Requirement -
Find "Here are your" in the data below; transcribe the line it appears on and each line after it, exactly, to the end, and nothing else.

Dataset content -
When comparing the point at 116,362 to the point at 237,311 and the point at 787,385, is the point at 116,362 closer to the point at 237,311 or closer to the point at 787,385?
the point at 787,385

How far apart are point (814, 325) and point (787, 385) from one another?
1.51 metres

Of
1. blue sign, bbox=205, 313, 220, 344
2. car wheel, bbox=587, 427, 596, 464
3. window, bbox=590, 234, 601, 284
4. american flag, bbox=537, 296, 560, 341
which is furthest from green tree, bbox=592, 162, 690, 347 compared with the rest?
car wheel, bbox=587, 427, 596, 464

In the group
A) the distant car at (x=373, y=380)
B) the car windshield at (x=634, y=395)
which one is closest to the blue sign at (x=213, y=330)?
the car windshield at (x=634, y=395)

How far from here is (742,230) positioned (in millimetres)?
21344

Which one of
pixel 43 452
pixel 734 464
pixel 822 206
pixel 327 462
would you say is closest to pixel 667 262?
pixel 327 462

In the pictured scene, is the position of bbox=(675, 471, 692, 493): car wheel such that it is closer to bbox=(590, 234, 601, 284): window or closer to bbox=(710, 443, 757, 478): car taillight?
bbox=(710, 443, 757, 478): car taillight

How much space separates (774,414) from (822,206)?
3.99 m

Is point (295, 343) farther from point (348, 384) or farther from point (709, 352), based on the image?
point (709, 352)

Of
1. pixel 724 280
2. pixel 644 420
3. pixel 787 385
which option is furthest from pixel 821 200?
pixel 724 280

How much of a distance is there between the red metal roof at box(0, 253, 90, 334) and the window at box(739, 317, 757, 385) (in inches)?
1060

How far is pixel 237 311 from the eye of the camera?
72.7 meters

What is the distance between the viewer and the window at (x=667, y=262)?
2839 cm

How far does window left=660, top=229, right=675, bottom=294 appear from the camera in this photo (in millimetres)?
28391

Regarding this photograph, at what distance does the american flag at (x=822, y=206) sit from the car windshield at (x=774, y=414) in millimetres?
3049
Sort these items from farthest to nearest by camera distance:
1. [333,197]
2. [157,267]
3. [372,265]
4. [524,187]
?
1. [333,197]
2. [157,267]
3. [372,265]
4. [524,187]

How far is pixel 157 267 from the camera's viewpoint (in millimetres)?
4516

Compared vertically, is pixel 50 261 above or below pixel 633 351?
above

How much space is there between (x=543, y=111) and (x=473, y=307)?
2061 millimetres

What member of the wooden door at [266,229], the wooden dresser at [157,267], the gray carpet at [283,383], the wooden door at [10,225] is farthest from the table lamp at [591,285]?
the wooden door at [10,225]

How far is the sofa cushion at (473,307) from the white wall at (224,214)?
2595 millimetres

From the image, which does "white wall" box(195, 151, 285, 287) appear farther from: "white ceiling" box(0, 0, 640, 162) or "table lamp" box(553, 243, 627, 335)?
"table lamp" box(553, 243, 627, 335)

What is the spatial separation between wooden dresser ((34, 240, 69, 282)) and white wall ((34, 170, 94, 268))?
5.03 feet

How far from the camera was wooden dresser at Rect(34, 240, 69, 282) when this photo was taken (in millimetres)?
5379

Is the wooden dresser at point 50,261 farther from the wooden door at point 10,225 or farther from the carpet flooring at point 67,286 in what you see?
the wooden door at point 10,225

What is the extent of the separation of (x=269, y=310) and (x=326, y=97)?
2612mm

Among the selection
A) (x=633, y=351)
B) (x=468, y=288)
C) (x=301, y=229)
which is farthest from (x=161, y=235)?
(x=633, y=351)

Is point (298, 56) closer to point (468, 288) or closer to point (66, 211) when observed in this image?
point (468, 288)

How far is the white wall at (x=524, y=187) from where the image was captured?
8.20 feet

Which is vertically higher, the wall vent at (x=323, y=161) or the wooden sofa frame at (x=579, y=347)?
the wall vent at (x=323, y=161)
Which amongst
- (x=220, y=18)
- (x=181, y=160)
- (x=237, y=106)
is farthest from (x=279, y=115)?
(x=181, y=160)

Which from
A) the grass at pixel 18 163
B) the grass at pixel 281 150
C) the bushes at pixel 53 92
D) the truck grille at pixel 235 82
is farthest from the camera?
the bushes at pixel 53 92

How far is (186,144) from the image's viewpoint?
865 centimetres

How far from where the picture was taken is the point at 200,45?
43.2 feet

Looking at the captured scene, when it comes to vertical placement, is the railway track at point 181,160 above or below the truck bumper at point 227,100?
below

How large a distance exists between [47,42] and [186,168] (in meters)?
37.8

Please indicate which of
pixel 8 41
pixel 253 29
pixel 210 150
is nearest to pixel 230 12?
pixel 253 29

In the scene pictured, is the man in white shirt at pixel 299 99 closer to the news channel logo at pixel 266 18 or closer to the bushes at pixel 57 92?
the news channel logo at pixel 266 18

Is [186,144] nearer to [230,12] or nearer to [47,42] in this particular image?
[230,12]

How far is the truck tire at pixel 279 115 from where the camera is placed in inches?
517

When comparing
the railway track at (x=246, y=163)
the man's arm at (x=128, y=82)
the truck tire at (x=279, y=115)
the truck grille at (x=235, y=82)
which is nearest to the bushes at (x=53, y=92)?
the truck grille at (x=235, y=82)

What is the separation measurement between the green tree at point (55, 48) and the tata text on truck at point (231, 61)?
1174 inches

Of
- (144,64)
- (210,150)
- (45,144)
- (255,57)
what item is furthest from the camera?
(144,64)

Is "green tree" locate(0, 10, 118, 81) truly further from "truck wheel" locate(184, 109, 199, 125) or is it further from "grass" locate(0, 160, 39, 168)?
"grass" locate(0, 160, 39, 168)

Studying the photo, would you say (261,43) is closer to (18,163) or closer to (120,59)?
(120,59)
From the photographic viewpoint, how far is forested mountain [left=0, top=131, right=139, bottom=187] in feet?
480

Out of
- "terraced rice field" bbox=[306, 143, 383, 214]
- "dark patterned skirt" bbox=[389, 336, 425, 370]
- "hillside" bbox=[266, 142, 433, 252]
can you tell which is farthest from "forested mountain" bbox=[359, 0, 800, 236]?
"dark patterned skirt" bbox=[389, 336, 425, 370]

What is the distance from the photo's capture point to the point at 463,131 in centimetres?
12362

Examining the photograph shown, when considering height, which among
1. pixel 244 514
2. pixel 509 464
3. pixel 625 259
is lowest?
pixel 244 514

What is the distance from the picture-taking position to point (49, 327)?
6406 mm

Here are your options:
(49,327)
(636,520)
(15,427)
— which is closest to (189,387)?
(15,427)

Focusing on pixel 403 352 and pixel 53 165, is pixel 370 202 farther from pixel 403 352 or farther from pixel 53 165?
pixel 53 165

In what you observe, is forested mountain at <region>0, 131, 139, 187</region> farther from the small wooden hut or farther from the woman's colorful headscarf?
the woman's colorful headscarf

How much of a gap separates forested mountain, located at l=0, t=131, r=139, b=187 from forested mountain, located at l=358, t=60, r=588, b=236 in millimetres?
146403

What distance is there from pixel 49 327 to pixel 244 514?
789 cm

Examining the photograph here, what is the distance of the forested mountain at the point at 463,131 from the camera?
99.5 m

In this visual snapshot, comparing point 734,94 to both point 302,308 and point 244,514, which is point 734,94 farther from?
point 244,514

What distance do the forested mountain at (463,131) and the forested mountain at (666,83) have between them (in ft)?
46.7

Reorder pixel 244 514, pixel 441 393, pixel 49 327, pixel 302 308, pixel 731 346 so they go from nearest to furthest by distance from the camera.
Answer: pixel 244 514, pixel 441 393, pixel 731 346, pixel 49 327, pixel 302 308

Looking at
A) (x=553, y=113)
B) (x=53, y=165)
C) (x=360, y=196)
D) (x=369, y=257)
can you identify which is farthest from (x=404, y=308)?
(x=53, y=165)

Exercise response -
Here are your options:
(49,327)
(636,520)
(15,427)
— which is closest to (189,387)?
(15,427)

Focusing on pixel 403 352 and pixel 53 165, is pixel 370 202 farther from pixel 403 352 or farther from pixel 53 165?
pixel 53 165

In what you observe, is forested mountain at <region>0, 131, 139, 187</region> farther from the small wooden hut or farther from the woman's colorful headscarf?
the woman's colorful headscarf

How much of a gap separates forested mountain, located at l=0, t=131, r=139, b=187 from forested mountain, located at l=358, t=60, r=588, b=236 in millimetres?
146403

What distance is there from pixel 49 327 to pixel 244 514?
789 cm

Examining the photograph here, what is the distance of the forested mountain at the point at 463,131 from the camera?
99.5 m

In this visual snapshot, comparing point 734,94 to both point 302,308 and point 244,514, which is point 734,94 farther from?
point 244,514

What distance do the forested mountain at (463,131) and the forested mountain at (666,83) have between them (in ft)?
46.7

Reorder pixel 244 514, pixel 441 393, pixel 49 327, pixel 302 308, pixel 731 346 so they go from nearest to furthest by distance from the camera.
Answer: pixel 244 514, pixel 441 393, pixel 731 346, pixel 49 327, pixel 302 308

Looking at
A) (x=553, y=113)
B) (x=53, y=165)
C) (x=360, y=196)
D) (x=369, y=257)
can you identify which is farthest from (x=404, y=308)?
(x=53, y=165)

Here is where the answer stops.